*TEXT EXCERPT*
>> Begin

When we moved to Costa Rica we met with one friendly American realtor who showed us 9 houses in one week. We picked one and boom, three weeks later we were moving into a fully furnished house with a pool. The houses in Costa Rica are usually vacation rental homes, so they have everything you need from the spatulas to the bed sheets. We brought in our eight suitcases, unpacked and we were settled in our new home having cocktails by the pool by 3:00pm.

In Spain the realtors only show you their listings and you need to call all of them separately to be shown the apartments. We met 9 realtors and looked at 22 apartments and this took almost a month! We looked at both furnished and non-furnished apartments. We also did this apartment hunt in August, which was grueling because the entire country is on holiday and it was also painfully hot to be pounding the pavement.

I was not digging many of the furnished apartments. This time I wanted an unfurnished apartment and here is why: for the last three years we have been using other people’s stuff, and some of it not the greatest or most comfortable. Which is fine, but I felt like in order for Barcelona to feel like home, I’d like my own stuff again. I’d like my own comfortable pillow and bed sheets no one else has slept on. I also thought it would be fun to shop for some of these things and McKenna was also excited to decorate her new room!

>> End

*GOAL OF THE EXERCISE*
Answer these from the house-hunting text:
(a) How many houses did the American realtor in Costa Rica show in one week?
(b) How many apartments were looked at in Spain?
(c) Who was excited to decorate her new room?
The records are separate material and have no connection to the text.

Dataset records:
>> Begin

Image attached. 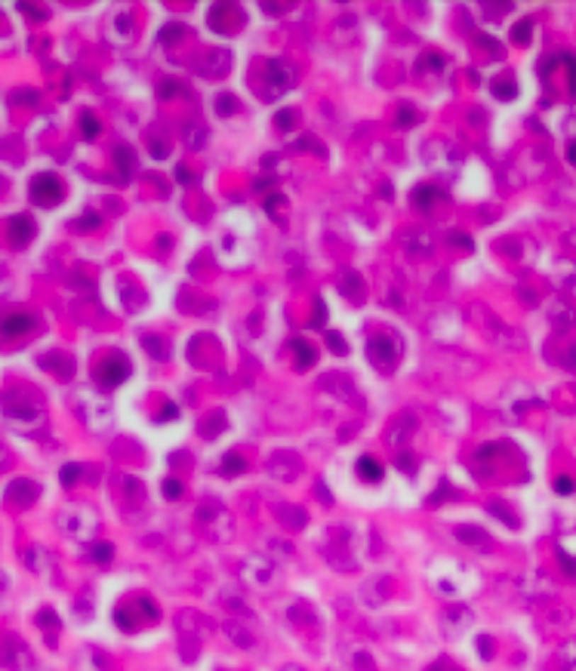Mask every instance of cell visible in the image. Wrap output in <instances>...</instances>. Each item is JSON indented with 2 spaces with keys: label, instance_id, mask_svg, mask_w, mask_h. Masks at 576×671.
<instances>
[{
  "label": "cell",
  "instance_id": "2e32d148",
  "mask_svg": "<svg viewBox=\"0 0 576 671\" xmlns=\"http://www.w3.org/2000/svg\"><path fill=\"white\" fill-rule=\"evenodd\" d=\"M518 40H521V43L527 40V22H521V28H518Z\"/></svg>",
  "mask_w": 576,
  "mask_h": 671
},
{
  "label": "cell",
  "instance_id": "52a82bcc",
  "mask_svg": "<svg viewBox=\"0 0 576 671\" xmlns=\"http://www.w3.org/2000/svg\"><path fill=\"white\" fill-rule=\"evenodd\" d=\"M40 367H50V369H56L59 376H68L74 364H71V357H59V360L56 357H40Z\"/></svg>",
  "mask_w": 576,
  "mask_h": 671
},
{
  "label": "cell",
  "instance_id": "3957f363",
  "mask_svg": "<svg viewBox=\"0 0 576 671\" xmlns=\"http://www.w3.org/2000/svg\"><path fill=\"white\" fill-rule=\"evenodd\" d=\"M34 317L31 314H10L0 321V336H6V339H16V336H25L34 330Z\"/></svg>",
  "mask_w": 576,
  "mask_h": 671
},
{
  "label": "cell",
  "instance_id": "5b68a950",
  "mask_svg": "<svg viewBox=\"0 0 576 671\" xmlns=\"http://www.w3.org/2000/svg\"><path fill=\"white\" fill-rule=\"evenodd\" d=\"M10 228H13V241H19V243H28L31 241V234H34V225H31V219H25V216H19V219H10Z\"/></svg>",
  "mask_w": 576,
  "mask_h": 671
},
{
  "label": "cell",
  "instance_id": "9c48e42d",
  "mask_svg": "<svg viewBox=\"0 0 576 671\" xmlns=\"http://www.w3.org/2000/svg\"><path fill=\"white\" fill-rule=\"evenodd\" d=\"M77 474H81V465H65L62 468V483H77Z\"/></svg>",
  "mask_w": 576,
  "mask_h": 671
},
{
  "label": "cell",
  "instance_id": "30bf717a",
  "mask_svg": "<svg viewBox=\"0 0 576 671\" xmlns=\"http://www.w3.org/2000/svg\"><path fill=\"white\" fill-rule=\"evenodd\" d=\"M164 493H166V496H173V499H179V496H182V483H179V481H166V483H164Z\"/></svg>",
  "mask_w": 576,
  "mask_h": 671
},
{
  "label": "cell",
  "instance_id": "7a4b0ae2",
  "mask_svg": "<svg viewBox=\"0 0 576 671\" xmlns=\"http://www.w3.org/2000/svg\"><path fill=\"white\" fill-rule=\"evenodd\" d=\"M96 376H99V385H105V388L120 385L123 379L130 376V364H127V357H118V355L105 357L102 364H99V369H96Z\"/></svg>",
  "mask_w": 576,
  "mask_h": 671
},
{
  "label": "cell",
  "instance_id": "7c38bea8",
  "mask_svg": "<svg viewBox=\"0 0 576 671\" xmlns=\"http://www.w3.org/2000/svg\"><path fill=\"white\" fill-rule=\"evenodd\" d=\"M555 490H558V493H570V490H573V481H567V478L555 481Z\"/></svg>",
  "mask_w": 576,
  "mask_h": 671
},
{
  "label": "cell",
  "instance_id": "8fae6325",
  "mask_svg": "<svg viewBox=\"0 0 576 671\" xmlns=\"http://www.w3.org/2000/svg\"><path fill=\"white\" fill-rule=\"evenodd\" d=\"M235 468H244V459H241V456H235V453H232V456H228V459H225V474H232V471H235Z\"/></svg>",
  "mask_w": 576,
  "mask_h": 671
},
{
  "label": "cell",
  "instance_id": "277c9868",
  "mask_svg": "<svg viewBox=\"0 0 576 671\" xmlns=\"http://www.w3.org/2000/svg\"><path fill=\"white\" fill-rule=\"evenodd\" d=\"M6 496H10L13 502H22V505H28V502L38 499V483H31V481H16L10 490H6Z\"/></svg>",
  "mask_w": 576,
  "mask_h": 671
},
{
  "label": "cell",
  "instance_id": "5bb4252c",
  "mask_svg": "<svg viewBox=\"0 0 576 671\" xmlns=\"http://www.w3.org/2000/svg\"><path fill=\"white\" fill-rule=\"evenodd\" d=\"M330 345L336 348V355H345V342L339 339V336H333V333H330Z\"/></svg>",
  "mask_w": 576,
  "mask_h": 671
},
{
  "label": "cell",
  "instance_id": "6da1fadb",
  "mask_svg": "<svg viewBox=\"0 0 576 671\" xmlns=\"http://www.w3.org/2000/svg\"><path fill=\"white\" fill-rule=\"evenodd\" d=\"M31 197H34V204H40V207H56L59 200H62V185L56 176H34V182H31Z\"/></svg>",
  "mask_w": 576,
  "mask_h": 671
},
{
  "label": "cell",
  "instance_id": "ba28073f",
  "mask_svg": "<svg viewBox=\"0 0 576 671\" xmlns=\"http://www.w3.org/2000/svg\"><path fill=\"white\" fill-rule=\"evenodd\" d=\"M296 360H299V367H308L315 360V351L308 342H296Z\"/></svg>",
  "mask_w": 576,
  "mask_h": 671
},
{
  "label": "cell",
  "instance_id": "4fadbf2b",
  "mask_svg": "<svg viewBox=\"0 0 576 671\" xmlns=\"http://www.w3.org/2000/svg\"><path fill=\"white\" fill-rule=\"evenodd\" d=\"M84 132H86V136H96V132H99V123H96V120H90V117H84Z\"/></svg>",
  "mask_w": 576,
  "mask_h": 671
},
{
  "label": "cell",
  "instance_id": "9a60e30c",
  "mask_svg": "<svg viewBox=\"0 0 576 671\" xmlns=\"http://www.w3.org/2000/svg\"><path fill=\"white\" fill-rule=\"evenodd\" d=\"M96 549H99V551H96V558H99V561H108V558H111V545H96Z\"/></svg>",
  "mask_w": 576,
  "mask_h": 671
},
{
  "label": "cell",
  "instance_id": "8992f818",
  "mask_svg": "<svg viewBox=\"0 0 576 671\" xmlns=\"http://www.w3.org/2000/svg\"><path fill=\"white\" fill-rule=\"evenodd\" d=\"M358 471H361V478H367V481H379V478H383V465H379L376 459H370V456H364L358 462Z\"/></svg>",
  "mask_w": 576,
  "mask_h": 671
}]
</instances>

>> End

*OUTPUT OF THE TASK*
(a) 9 houses
(b) 22 apartments
(c) McKenna